● **MATERIAL FOR THIS EXERCISE**:
##########
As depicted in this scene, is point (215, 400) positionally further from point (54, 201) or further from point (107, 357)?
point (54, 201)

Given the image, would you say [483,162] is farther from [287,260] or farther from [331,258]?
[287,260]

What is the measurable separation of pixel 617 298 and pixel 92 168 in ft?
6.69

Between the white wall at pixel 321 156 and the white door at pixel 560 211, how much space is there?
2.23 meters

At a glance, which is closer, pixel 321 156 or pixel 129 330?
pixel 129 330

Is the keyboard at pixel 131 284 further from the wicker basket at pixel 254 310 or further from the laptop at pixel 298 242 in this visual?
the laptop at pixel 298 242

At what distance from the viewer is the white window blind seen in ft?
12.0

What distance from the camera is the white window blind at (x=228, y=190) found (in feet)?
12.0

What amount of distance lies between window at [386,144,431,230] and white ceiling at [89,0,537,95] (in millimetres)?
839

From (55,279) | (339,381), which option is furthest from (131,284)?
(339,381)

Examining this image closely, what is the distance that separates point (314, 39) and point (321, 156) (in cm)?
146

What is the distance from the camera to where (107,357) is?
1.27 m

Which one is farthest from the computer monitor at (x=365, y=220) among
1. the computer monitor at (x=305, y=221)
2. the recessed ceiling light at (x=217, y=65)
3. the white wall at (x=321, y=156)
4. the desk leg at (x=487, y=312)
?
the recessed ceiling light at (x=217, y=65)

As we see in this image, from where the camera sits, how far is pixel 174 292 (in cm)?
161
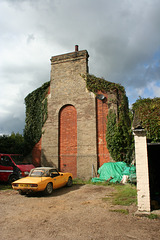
##########
● **TASK DIRECTIONS**: Render all of the entries above as a JSON list of strings, one string per line, with blank lines omitted and the pictures left out.

● **REPLY**:
[
  "As depicted in this scene, is point (215, 400) positionally further from point (54, 201) or further from point (107, 357)?",
  "point (54, 201)",
  "Given the image, would you say [483,162] is farther from [287,260] or farther from [331,258]?",
  "[287,260]",
  "What is the measurable separation of pixel 617 298 and pixel 92 168 in ft?",
  "6.69",
  "Between the white wall at pixel 321 156 and the white door at pixel 560 211, how much space is there?",
  "2.23 meters",
  "At a glance, which is closer, pixel 321 156 or pixel 129 330?",
  "pixel 129 330",
  "Is the keyboard at pixel 131 284 further from the wicker basket at pixel 254 310 or further from the laptop at pixel 298 242 in this visual?",
  "the laptop at pixel 298 242",
  "At what distance from the viewer is the white window blind seen in ft?",
  "12.0",
  "What distance from the camera is the white window blind at (x=228, y=190) found (in feet)?",
  "12.0",
  "What amount of distance lies between window at [386,144,431,230] and white ceiling at [89,0,537,95] (in millimetres)?",
  "839",
  "From (55,279) | (339,381), which option is furthest from (131,284)?",
  "(339,381)",
  "Examining this image closely, what is the distance that separates point (314, 39) and point (321, 156) (in cm)?",
  "146",
  "What is the distance from the camera to where (107,357) is?",
  "1.27 m",
  "Which one is farthest from the computer monitor at (x=365, y=220) among",
  "1. the computer monitor at (x=305, y=221)",
  "2. the recessed ceiling light at (x=217, y=65)",
  "3. the white wall at (x=321, y=156)",
  "4. the desk leg at (x=487, y=312)",
  "?",
  "the recessed ceiling light at (x=217, y=65)",
  "As we see in this image, from where the camera sits, how far is pixel 174 292 (in cm)?",
  "161"
]